That hack helps a lot for now, thanks!

sgugger commented 1 year ago

Using low_cpu_mem_usage=True will initialize the model on the meta device (requires Accelerate as an extra dep) and should speed up the initialization as a result. This will become the default mid-term but we need some more preparation work by making the tests more robust for from_pretrained to make sure we absolutely don't break anything.

stas00 commented 1 year ago

Some additional solutions coming from pytorch-slack where I asked this question:

  1. install pytorch-nightly from instructions at https://pytorch.org/get-started/locally/ (or if you read this later when pytorch==2.0 is released any 2.0 and higher version will do).

now you can do:

    with torch.device("cuda"):
        model = CodeGenForCausalLM.from_pretrained('Salesforce/codegen-6B-mono')

so it instantiates the model directly on your gpu and all the inits are run much faster. This solution is just a bit slower than cancelling out the init functions. plus your model will already be on gpu, so no copying overhead from cpu.

Instead of using the context manager you can just set the default device like so:

torch.set_default_device('cuda')

and you no longer need to indent your existing code.

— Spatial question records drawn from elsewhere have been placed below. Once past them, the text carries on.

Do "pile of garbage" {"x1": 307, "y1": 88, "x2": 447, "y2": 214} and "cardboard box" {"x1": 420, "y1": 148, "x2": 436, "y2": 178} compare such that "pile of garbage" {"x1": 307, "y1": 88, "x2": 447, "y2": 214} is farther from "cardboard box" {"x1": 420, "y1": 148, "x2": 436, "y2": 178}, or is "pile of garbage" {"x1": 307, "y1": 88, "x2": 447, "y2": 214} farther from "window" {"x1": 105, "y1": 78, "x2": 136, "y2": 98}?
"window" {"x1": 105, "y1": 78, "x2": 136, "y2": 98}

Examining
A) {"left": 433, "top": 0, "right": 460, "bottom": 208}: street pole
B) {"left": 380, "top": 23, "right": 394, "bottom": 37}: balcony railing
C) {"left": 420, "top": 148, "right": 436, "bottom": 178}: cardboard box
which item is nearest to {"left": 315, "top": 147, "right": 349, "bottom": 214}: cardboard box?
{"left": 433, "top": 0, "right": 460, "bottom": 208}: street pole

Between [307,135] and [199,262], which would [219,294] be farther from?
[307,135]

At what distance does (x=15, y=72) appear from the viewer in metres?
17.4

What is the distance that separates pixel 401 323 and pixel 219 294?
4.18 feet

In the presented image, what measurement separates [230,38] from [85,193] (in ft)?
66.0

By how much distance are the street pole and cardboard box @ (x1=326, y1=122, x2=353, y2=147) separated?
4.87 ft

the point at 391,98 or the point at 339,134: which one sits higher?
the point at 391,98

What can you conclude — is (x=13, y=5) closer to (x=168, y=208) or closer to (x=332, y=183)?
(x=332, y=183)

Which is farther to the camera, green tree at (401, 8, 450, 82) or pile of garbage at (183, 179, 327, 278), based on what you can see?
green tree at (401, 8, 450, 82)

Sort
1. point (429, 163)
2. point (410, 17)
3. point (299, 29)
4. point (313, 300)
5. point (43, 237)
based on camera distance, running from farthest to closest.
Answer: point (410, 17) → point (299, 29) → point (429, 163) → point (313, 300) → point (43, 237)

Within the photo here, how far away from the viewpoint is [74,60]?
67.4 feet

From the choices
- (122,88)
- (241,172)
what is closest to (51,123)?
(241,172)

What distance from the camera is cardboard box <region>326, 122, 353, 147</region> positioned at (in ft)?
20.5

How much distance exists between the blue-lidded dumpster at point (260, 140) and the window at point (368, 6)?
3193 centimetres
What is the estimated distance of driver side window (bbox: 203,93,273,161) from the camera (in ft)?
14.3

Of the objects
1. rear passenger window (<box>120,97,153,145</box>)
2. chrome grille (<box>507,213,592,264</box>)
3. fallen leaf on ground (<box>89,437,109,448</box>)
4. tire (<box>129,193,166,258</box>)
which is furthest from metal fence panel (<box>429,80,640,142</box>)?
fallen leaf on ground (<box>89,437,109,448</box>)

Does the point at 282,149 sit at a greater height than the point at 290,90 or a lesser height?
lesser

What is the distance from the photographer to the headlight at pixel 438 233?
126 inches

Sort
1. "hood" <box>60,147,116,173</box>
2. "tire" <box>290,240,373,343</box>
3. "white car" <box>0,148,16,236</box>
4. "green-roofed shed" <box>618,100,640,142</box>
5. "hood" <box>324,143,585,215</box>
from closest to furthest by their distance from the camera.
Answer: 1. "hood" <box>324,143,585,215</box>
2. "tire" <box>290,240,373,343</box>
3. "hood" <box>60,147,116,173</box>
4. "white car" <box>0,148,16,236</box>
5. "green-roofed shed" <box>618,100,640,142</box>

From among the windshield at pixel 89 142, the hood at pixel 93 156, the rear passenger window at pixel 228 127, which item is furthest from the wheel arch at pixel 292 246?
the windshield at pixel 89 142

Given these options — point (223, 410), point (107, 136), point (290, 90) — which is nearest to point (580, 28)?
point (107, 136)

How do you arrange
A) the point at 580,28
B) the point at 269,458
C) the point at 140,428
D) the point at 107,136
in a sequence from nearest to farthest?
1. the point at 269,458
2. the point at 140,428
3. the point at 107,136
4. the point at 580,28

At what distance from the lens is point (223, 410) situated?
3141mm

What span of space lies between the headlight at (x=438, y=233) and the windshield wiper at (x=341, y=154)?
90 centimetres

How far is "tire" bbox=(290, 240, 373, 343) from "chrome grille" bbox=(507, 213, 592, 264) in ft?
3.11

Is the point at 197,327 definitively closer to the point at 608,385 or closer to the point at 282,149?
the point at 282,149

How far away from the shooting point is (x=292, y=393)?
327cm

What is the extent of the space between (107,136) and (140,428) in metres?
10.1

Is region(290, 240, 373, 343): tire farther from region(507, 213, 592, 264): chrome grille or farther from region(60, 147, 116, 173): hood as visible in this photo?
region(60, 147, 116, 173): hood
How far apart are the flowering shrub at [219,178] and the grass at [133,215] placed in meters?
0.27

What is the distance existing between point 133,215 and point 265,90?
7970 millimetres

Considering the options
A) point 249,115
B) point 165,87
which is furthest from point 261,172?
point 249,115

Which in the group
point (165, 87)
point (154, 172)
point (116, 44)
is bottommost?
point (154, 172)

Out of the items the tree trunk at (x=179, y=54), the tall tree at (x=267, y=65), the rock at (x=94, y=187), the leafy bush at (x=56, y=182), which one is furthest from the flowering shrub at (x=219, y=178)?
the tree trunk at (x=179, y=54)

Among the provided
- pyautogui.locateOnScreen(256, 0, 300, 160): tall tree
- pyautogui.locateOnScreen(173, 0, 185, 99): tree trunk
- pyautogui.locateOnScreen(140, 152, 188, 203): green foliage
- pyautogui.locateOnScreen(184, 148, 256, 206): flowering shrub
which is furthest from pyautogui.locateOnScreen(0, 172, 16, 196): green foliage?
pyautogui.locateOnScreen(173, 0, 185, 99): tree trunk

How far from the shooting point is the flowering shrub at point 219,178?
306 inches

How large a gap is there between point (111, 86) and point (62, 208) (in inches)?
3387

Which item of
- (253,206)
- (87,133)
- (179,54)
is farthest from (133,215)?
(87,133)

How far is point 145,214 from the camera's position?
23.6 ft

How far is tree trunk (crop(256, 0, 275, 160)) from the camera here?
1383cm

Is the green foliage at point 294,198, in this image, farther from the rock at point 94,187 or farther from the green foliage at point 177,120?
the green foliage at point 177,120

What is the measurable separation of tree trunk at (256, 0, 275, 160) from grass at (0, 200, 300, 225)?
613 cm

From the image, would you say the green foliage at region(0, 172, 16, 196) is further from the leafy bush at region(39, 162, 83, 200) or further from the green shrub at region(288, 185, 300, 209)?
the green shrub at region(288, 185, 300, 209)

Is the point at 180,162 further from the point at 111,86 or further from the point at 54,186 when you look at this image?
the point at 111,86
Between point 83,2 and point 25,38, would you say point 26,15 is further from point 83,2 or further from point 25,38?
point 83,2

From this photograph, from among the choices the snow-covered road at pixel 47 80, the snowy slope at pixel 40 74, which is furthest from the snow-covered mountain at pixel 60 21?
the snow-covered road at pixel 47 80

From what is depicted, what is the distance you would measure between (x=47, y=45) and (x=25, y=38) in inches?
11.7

1b. Using materialization on the meta device will be really fast as it will cancel out the init functions and won't even waste time on allocating memory for the weights:

    with torch.device("meta"):
        model = CodeGenForCausalLM.from_pretrained('Salesforce/codegen-6B-mono')

but the resulting model isn't usable right away and requires additional manipulations to materialize it on the target device with the preloaded weights. This most likely have to be done by transformers unless pytorch comes up with a magical method a user could do themselves.

credits: @alband and @stephenroller

  1. Another solution comes from https://pytorch.org/torchdistx/latest/deferred_init.html, but it requires tweaking from_pretrained to support from torchdistx.deferred_init import deferred_init, materialize_module and this experimental package isn't easy to install since it requires CUDA extensions building (though not for this functionality), so we can't make transformers depend on it. It will have to be upstreamed into pytorch first.

credits: @cbalioglu

t-vi commented 1 year ago

In extension of @stas00 's number one, one might enhance the context manager solution with a diversion of the init functions. I wrote up a bit more detail on my blog.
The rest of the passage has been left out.